The researchers have also just found one piece of the puzzle. “In this study we only focused on the craving part of addiction,” says Dr. Wong, “so we would also like to see whether this peptide can play a role in the formation of addiction or the relapse of addiction.”

Before any drug development can occur, the effect the researchers found in amphetamine using rats needs to be replicated with other drugs, other addictive behaviours, and other animals. “We do not have the complete picture yet,” says Dr. Antonello Bonci, a neurologist at the University of California whose work on addiction and learning built the foundation for the UBC study. “It would be for me very comforting to know that the same synaptic phenomena is shared by a variety of addictive behaviours.” So that means a lot more work is needed.
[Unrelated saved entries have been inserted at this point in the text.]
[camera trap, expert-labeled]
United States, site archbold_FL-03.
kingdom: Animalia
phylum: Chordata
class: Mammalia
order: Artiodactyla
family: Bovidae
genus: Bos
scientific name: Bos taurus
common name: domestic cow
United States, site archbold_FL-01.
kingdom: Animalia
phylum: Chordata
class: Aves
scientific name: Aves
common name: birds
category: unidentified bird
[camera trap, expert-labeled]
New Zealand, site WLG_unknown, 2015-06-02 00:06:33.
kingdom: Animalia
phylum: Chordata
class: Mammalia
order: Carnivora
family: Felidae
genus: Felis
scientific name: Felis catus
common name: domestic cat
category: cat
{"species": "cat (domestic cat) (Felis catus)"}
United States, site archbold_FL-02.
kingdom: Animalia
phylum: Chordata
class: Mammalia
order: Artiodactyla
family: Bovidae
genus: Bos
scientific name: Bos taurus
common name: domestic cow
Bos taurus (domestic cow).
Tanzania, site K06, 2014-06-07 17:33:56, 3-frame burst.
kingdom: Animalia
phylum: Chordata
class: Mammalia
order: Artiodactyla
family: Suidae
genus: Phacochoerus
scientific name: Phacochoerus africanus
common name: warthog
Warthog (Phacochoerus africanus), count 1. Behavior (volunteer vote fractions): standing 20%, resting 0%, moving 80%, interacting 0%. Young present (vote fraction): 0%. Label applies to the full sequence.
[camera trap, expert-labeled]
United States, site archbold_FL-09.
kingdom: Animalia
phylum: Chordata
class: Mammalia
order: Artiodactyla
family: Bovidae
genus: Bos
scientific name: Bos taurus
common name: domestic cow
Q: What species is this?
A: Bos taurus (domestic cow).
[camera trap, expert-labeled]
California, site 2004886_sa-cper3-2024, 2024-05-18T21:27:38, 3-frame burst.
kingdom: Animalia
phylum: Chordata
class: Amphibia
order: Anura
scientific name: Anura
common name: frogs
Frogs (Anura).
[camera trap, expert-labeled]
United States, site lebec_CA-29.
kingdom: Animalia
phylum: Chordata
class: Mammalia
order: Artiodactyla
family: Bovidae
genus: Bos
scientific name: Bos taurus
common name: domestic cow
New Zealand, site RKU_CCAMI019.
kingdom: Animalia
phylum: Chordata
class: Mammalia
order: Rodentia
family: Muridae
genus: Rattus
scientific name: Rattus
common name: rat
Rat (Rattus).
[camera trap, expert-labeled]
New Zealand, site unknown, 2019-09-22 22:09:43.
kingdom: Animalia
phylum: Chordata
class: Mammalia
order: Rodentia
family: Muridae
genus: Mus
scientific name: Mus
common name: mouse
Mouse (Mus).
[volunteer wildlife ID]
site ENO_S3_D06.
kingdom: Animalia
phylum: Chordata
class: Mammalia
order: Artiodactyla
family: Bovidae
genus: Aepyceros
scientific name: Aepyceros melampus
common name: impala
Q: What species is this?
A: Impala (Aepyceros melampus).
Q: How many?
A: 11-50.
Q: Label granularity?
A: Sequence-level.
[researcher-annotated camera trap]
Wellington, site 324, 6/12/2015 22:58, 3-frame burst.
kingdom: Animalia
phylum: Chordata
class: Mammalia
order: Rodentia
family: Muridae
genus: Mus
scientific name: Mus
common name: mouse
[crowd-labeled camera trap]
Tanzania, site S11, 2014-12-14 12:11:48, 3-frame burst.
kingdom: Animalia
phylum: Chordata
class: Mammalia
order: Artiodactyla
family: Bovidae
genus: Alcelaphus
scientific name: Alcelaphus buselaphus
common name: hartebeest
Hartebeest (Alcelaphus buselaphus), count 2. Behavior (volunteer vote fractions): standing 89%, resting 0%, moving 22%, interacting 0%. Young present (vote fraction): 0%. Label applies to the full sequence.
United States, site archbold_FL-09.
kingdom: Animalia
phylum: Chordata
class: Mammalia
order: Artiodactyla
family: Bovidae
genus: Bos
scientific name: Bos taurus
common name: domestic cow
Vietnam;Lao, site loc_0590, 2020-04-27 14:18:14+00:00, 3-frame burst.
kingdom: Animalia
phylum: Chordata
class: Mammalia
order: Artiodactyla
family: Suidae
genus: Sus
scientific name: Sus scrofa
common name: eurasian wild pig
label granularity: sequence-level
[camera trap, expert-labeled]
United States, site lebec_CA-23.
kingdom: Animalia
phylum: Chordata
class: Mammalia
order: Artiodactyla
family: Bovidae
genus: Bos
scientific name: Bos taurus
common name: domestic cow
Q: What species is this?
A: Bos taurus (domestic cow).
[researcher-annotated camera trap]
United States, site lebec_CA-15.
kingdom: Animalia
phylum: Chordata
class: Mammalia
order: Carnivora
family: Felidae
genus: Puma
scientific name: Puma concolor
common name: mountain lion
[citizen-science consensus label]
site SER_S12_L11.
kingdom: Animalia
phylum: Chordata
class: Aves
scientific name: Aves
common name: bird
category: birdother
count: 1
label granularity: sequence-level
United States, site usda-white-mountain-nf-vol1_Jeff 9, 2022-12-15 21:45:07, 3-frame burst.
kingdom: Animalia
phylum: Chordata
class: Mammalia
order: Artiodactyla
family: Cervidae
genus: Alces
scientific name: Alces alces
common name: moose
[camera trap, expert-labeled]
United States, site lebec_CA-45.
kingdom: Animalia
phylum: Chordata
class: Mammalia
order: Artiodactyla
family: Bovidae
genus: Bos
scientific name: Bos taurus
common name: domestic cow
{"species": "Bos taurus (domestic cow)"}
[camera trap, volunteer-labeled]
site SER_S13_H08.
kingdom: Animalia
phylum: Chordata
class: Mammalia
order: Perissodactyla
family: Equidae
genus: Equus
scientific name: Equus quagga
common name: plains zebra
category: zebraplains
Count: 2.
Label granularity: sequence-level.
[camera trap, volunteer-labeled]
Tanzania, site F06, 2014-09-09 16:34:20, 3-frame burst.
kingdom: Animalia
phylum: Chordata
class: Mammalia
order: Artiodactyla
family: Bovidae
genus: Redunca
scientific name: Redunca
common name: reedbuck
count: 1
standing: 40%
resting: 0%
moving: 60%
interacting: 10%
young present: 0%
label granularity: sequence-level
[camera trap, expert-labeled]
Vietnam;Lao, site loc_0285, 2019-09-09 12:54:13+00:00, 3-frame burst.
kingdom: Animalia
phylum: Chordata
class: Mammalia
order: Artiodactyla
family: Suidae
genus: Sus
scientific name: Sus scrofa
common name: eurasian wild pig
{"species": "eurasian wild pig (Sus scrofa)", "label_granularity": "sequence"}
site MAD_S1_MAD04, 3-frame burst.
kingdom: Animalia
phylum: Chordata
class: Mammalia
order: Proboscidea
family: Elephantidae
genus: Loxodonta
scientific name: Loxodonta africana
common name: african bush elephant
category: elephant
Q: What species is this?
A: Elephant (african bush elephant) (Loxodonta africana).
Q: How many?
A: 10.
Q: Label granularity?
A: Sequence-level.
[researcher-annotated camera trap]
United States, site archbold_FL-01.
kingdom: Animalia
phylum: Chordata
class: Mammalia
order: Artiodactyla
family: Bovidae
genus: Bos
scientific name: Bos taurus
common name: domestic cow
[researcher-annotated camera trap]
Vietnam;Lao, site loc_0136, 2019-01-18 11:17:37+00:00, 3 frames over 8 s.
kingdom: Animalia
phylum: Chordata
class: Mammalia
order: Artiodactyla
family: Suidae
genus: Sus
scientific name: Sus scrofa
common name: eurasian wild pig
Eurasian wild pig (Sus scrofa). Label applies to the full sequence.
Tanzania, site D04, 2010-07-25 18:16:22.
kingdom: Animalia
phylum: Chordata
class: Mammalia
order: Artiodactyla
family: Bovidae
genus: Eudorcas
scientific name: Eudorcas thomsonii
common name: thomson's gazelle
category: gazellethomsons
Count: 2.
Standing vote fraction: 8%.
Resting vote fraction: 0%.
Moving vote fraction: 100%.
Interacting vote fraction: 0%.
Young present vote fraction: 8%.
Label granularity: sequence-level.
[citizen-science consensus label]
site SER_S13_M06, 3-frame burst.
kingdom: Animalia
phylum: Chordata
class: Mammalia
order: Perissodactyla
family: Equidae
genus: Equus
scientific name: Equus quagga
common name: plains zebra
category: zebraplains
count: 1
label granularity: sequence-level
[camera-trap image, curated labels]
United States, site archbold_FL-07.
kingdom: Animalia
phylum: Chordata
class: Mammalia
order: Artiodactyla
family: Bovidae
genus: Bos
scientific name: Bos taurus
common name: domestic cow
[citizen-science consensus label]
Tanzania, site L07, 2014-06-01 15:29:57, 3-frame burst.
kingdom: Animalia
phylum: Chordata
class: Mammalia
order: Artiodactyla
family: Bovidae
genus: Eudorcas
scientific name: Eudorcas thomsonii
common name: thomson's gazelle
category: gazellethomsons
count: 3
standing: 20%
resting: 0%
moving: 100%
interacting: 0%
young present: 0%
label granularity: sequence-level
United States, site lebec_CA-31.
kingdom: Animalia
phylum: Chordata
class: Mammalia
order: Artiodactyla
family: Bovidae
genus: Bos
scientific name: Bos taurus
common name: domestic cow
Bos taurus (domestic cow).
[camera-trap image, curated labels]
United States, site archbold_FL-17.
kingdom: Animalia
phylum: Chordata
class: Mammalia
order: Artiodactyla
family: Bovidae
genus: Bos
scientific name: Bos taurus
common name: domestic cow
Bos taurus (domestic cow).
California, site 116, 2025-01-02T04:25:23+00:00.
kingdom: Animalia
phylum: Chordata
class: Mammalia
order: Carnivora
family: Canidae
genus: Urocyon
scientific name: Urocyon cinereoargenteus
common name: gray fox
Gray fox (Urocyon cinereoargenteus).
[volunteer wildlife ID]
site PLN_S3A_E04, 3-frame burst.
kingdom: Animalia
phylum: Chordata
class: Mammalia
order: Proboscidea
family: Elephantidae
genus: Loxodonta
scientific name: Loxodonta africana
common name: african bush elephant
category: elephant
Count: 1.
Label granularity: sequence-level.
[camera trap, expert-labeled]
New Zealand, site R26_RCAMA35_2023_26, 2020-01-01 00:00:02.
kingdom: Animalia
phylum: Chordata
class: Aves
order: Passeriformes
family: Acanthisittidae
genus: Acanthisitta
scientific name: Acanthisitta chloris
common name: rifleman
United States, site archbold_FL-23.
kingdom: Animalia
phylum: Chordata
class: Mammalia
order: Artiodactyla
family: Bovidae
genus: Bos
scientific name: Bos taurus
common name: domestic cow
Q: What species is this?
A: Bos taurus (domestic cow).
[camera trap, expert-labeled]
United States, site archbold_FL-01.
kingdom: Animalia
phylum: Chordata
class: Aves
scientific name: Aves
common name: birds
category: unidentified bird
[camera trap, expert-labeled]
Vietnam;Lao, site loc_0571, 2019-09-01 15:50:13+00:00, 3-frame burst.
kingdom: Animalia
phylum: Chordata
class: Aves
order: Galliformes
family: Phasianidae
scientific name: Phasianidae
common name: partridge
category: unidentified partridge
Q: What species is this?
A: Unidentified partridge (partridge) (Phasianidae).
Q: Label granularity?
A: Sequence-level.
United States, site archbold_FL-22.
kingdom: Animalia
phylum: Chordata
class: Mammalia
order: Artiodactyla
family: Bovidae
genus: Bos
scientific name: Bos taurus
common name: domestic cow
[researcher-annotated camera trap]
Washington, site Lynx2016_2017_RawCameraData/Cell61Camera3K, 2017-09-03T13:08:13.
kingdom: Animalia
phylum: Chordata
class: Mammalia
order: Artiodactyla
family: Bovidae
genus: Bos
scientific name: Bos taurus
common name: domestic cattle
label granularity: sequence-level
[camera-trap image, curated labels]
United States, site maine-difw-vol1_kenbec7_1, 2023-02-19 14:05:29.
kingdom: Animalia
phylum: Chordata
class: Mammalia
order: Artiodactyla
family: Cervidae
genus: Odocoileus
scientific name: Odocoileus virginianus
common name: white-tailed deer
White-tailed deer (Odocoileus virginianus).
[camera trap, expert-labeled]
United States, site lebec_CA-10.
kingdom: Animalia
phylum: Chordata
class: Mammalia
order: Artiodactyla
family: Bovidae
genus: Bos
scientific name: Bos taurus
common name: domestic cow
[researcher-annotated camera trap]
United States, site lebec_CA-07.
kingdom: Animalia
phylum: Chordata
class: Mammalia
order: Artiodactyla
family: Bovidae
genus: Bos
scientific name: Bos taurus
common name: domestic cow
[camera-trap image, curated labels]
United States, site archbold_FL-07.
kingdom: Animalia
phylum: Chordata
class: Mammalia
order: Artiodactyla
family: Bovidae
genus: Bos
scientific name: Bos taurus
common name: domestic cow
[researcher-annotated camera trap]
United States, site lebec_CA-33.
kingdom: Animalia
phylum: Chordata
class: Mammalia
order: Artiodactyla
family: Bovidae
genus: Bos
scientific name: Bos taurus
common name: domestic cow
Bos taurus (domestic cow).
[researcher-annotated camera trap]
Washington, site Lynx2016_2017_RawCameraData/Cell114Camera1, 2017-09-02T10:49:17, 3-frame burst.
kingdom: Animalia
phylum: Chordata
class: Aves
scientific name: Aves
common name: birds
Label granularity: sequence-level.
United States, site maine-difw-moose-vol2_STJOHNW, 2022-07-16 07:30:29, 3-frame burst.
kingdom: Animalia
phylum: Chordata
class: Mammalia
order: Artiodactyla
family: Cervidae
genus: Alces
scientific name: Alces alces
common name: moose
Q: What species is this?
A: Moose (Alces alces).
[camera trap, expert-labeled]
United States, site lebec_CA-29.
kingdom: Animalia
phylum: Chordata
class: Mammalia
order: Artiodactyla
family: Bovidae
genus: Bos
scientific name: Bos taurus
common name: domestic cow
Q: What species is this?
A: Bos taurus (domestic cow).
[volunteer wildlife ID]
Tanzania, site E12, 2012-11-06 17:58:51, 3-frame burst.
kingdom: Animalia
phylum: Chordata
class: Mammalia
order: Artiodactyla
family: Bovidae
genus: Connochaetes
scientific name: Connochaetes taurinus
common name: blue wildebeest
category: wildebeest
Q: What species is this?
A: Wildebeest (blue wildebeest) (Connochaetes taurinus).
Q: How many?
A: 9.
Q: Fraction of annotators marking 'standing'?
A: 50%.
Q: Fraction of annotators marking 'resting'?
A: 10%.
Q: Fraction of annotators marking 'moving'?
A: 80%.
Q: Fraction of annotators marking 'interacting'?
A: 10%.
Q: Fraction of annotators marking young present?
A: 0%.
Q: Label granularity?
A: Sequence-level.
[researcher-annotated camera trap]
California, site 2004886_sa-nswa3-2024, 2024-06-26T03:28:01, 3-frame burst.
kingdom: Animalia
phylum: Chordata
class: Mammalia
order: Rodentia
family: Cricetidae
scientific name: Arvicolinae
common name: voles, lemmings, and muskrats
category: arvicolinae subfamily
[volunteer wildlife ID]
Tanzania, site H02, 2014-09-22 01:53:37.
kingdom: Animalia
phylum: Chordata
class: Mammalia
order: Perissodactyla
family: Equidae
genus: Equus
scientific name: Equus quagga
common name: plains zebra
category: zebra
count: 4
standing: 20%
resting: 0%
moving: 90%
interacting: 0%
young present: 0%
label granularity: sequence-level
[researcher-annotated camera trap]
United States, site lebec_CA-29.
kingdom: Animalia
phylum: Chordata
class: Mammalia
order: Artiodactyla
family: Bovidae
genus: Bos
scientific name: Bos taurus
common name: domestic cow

Dr. Wong estimates that their research group will not be able to start thinking of drug development for another two to three years, and that is only if everything goes well. Science is often a very unpredictable endeavour. “From some observation in a lab to the creation of a drug can be 15 years,” says Dr. Sidney Katz, a pharmacologist and expert on drug development at UBC. Before you can develop a drug, “efficacy (does it work) and then toxicity are the two big issues that you look at.”

The UBC research team does have the future in mind and has performed a number of tests on rats given the new peptide. So far it is all good news, no side effects seen. “This peptide is very specific in targeting craving in drug addiction,” says Dr. Wong, “we don’t foresee that there are any major side effects.”

But even if the peptide is very specific for the rewiring process of LTD, scientists still do not know everything LTD does. Dr. Bonci says that the receptors effected by the peptide “are widely expressed throughout the central nervous system, they are essential receptors.” So unforeseen side effects are still very possible since LTD contributes to many different functions in the brain.

Currently the UBC research group is looking at the effects of their new peptide on other aspects of addiction and other drugs of abuse. Even though medications are a long way off, the UBC team’s promising new finding will further our understanding of addiction and the brain.